■ REQUIRED WORK
Begin with the line in which "class: Mammalia" appears and end with the final line of the entries. Retype each one exactly and add nothing.

┌─ PROVIDED ENTRIES

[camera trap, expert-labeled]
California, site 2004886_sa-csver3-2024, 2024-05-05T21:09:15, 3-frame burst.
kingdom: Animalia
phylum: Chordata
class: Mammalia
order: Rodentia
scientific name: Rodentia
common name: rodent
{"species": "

└─

■ WRITTEN RESPONSE
class: Mammalia
order: Rodentia
scientific name: Rodentia
common name: rodent
{"species": "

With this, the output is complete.